Eventually, the patriotic consensus frayed around the edges. Workers became frustrated seeing their sacrifices unmatched by their employers who were enjoying unparalleled profits. As a result, toward the end of the war, strike activity began to pick up. Still, the spirit of community was sufficiently strong to produce the high levels of productivity that caught the attention of Robert Lucas.

Similarly, Israel mobilized 15 percent of its labor force for the Yom Kippur War, but the Gross National Product declined only 5 percent (Maital 1982, p. 114). The decline in production might not seem to be as impressive as the experience of the United States, but remember the United States had time to adjust to the wartime demands, while the Yom Kippur War was a brief affair.

The wartime experiences of Japan and Germany offer even more powerful illustrations of the ability of people to overcome adversity. Jack Hirshleifer, an economist from the University of California at Los Angeles, reported that ten days of bombing raids during July and August 1943 destroyed half the buildings in Hamburg. Yet, within five months the city had regained up to 80 percent of its productive capacity (Hirshleifer 1987, pp. 32-33). The United States government was interested to find out what determined the effectiveness of the Allied bombing attacks. John Kenneth Galbraith, the famous Harvard University economist, assembled a team that included some of the most prominent economists in the world. These researchers found that bombing only made the Germans more resolute. According to the findings of the survey, "the air raids of 1943-4 ... may have kept up the tension of national danger, and created the requisite atmosphere for sacrifice" (cited in Galbraith 1994, p. 131; see also Galbraith 1981, p. 205; and Scitovsky 1991, p. 258).

On August 6, 1945, the United States Air Force dropped an atomic bomb on Hiroshima. The next day, electric power service was restored to surviving areas. One week later, telephone service restarted (Hirshleifer 1987, p. 34).

No doubt the Germans and the Japanese, like their counterparts in the United States, worked overtime to rebuild their economic capacity, but even trebling the average work day would not have sufficed to accomplish what they did. Their success in reconstructing their economy required enormous creativity and ingenuity.

We also see a more intensive development of new technologies during periods of crisis. Ordinarily, the typical large corporation is timid about exploring new ideas, yet the same people, who typically display little creativity within the confines of the large corporations, are more inclined to promote great scientific breakthroughs under the urgency of war.

====

▶ _REQUIRED TASK A_
Reproduce the stretch of the passage on wartime productivity from "We also see" through "urgency of war.", word for word.

▶ _TASK INPUTS_
====

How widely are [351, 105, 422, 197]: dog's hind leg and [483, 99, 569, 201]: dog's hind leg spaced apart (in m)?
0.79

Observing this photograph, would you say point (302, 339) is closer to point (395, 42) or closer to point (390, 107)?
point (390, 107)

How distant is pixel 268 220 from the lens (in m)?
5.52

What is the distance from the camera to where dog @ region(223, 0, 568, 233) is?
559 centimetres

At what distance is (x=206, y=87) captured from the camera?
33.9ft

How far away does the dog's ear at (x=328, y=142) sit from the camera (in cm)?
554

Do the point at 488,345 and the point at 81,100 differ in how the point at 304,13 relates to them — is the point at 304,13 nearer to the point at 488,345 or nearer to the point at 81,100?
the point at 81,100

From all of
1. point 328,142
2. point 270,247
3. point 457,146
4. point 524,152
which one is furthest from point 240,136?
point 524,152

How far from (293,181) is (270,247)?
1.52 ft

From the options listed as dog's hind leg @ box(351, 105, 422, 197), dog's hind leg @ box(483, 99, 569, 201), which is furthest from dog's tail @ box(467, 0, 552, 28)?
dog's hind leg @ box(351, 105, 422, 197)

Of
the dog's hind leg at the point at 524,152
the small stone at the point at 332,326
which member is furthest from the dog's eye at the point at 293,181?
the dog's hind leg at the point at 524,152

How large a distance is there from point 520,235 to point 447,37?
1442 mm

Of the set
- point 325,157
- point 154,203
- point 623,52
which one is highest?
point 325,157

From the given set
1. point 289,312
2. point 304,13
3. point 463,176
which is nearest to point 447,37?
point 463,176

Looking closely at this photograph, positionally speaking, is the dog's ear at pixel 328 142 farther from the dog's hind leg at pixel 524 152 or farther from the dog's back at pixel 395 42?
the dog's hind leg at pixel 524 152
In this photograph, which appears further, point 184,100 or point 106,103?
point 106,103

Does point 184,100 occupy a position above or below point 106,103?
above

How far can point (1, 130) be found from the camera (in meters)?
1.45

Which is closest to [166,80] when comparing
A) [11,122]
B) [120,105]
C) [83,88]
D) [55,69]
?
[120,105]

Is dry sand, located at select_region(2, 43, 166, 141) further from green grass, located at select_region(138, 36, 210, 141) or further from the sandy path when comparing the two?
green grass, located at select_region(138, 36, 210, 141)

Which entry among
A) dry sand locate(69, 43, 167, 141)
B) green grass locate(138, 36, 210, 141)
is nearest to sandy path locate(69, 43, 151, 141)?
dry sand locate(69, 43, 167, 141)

====

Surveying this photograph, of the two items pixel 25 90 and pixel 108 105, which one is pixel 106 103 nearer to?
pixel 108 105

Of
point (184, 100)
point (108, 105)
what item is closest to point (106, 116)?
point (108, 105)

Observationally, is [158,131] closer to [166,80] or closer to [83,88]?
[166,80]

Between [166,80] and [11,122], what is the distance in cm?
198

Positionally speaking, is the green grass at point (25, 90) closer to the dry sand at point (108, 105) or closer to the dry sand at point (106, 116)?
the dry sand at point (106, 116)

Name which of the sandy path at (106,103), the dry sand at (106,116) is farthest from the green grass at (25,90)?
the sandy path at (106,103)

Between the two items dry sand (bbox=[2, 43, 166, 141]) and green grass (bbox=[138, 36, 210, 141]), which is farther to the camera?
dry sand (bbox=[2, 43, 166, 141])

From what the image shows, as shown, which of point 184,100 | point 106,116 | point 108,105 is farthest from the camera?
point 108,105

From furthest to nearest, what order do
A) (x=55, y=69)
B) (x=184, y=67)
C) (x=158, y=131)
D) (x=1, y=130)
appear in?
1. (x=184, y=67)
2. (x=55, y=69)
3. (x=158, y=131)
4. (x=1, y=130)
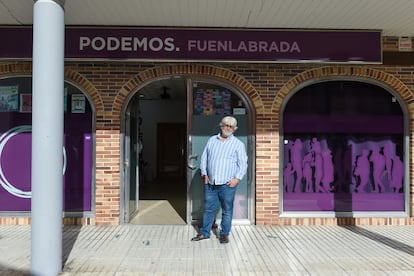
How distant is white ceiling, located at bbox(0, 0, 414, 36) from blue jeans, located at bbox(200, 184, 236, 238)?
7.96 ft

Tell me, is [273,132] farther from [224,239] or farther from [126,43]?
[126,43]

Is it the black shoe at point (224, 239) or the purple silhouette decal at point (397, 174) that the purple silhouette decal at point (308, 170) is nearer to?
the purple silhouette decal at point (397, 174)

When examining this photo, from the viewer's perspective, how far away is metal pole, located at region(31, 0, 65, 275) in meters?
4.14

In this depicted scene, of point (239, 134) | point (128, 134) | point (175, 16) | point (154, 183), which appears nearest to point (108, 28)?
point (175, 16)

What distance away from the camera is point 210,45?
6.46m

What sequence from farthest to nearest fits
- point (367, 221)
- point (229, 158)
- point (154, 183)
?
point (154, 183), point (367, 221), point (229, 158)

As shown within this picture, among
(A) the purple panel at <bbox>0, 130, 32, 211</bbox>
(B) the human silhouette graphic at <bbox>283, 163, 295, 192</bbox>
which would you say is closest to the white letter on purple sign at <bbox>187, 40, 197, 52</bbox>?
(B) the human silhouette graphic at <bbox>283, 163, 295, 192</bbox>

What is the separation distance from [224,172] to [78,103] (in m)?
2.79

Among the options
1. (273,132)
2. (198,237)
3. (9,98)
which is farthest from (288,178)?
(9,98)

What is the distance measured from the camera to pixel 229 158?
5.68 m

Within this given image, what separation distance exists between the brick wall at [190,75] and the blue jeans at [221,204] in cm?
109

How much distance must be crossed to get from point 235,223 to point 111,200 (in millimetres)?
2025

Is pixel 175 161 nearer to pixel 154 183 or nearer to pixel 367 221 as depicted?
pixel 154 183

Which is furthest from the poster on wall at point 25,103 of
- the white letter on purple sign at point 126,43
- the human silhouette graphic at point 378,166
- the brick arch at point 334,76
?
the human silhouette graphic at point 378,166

====

▶ _REQUIRED TASK B_
Pick out every line of the rows that contains the word "grass", and list those lines unchanged.

▶ _FULL OUTPUT A_
We also see a more intensive development of new technologies during periods of crisis. Ordinarily, the typical large corporation is timid about exploring new ideas, yet the same people, who typically display little creativity within the confines of the large corporations, are more inclined to promote great scientific breakthroughs under the urgency of war.

▶ _FULL OUTPUT B_
Is dry sand, located at select_region(2, 43, 166, 141) further from green grass, located at select_region(138, 36, 210, 141) or further from the sandy path when comparing the two?
green grass, located at select_region(138, 36, 210, 141)
B) green grass locate(138, 36, 210, 141)
Positionally speaking, is the green grass at point (25, 90) closer to the dry sand at point (108, 105) or closer to the dry sand at point (106, 116)?
Name which of the sandy path at (106,103), the dry sand at (106,116) is farthest from the green grass at (25,90)?
Between the two items dry sand (bbox=[2, 43, 166, 141]) and green grass (bbox=[138, 36, 210, 141]), which is farther to the camera?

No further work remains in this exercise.